N’importe qui en Afrique du Sud peut se dire traducteur, il n’existe pas de registre central des traducteurs, vous n’aurez besoin d’aucun diplôme ni certification, il n’y a pas de code de conduite : le Far West.
Il existe néanmoins une association des traducteurs sud-africains, le SATI, où l’on peut s’inscrire à des coûts dérisoires. L’association permet aussi de passer un test pour être certifié auprès des cours de justice du pays.
A LA FRENCH : des traductions de qualité...
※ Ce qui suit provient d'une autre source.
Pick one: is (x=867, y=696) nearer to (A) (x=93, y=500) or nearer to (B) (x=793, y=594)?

En 2007, j’ai décidé de m’associer avec deux traductrices afin de monter un site web d’agence de traduction de l’anglais vers le français et vice versa. J’ai découvert ce milieu et nous nous sommes rapidement rendus compte qu’en proposant des services de qualité, la demande suivrait. Ainsi, depuis 2008, nous avons mis en place une procédure de relecture des traductions. La qualité augmente, les clients sont contents car ils reçoivent des traductions qui ne "sentent" pas la traduction, et se passent le mot, le bouche à oreille fonctionne depuis très correctement.
...à prix cassés
La monnaie sud-africaine s’étant écroulée depuis 5 ans, passant de 7 rands pour un euro en 2004 à 13 rands pour un euro en 2009, A LA FRENCH est devenu par ce biais très compétitive sur le marché international. Nous avons donc commencé à prospecter avec succès auprès de l’ONU, pour qui nous avons notamment traduit des documents pour l’UNICEF.
En 2009, les tarifs de la traduction chez A LA FRENCH sont de 0,9 rand par mot pour nos clients sud-africains et de 0,08 euros par mot pour les clients étrangers. A ce tarif, nous sommes particulièrement compétitifs, du niveau des tarifs qu prennent les traducteurs freelance en agence. Il faut savoir que les agences européennes prennet 0,1 à 0,3 euro du mot.
...pour des clients prestigieux
De nombreuses entreprises internationales s’installent en Afrique du Sud pour aller prospecter en Afrique francophone. Il peut s’agir d’entreprises minières, d’agences de com’, mais aussi de nombreuses organisations non gouvernementales qui souhaitent traduire leurs brochures et contrats.
Lancement d’une branche en Australie et Nouvelle Zélande
Une de nos traductrice a déménagé en Nouvelle Zélande, nous en avons donc profité pour lancer une agence sur ce créneau. Pour l’instant les résultats se font attendre, mais nous savons parfaitement que cela prend du temps de créer une clientèle. Les tarifs pratiqués en Australie par les agences sont tout simplement incroyables : au minimu 0,30AUD soit près de 3 rands du mot ! La raison vient probablement du fait que le dollar australien s’est renforcé par rapport au dollar US, et que 0,30AUD valaient 0,15 USD il y a de cela quelques années, soit un tarif correct. Désormais, le tarif est extrêmement élevé, mais l’Australie protège son marché en obligeant les traducteurs à être certifié NAATI, notre traductrice a donc passé (avec succès !) cette certification pour pouvoir xercer en Australie.
Une agence de traduction offshore
Le business model consistera de plus en plus à trouver des clients européens pour faire traduire des traducteurs sud-africains ou français en Afrique du Sud, à des prix défiant toute conccurrence évidement. Petit à petit, cette entreprise prend de l’ampleur en se basant sur la qualité des traductions et des tarifs accessibles.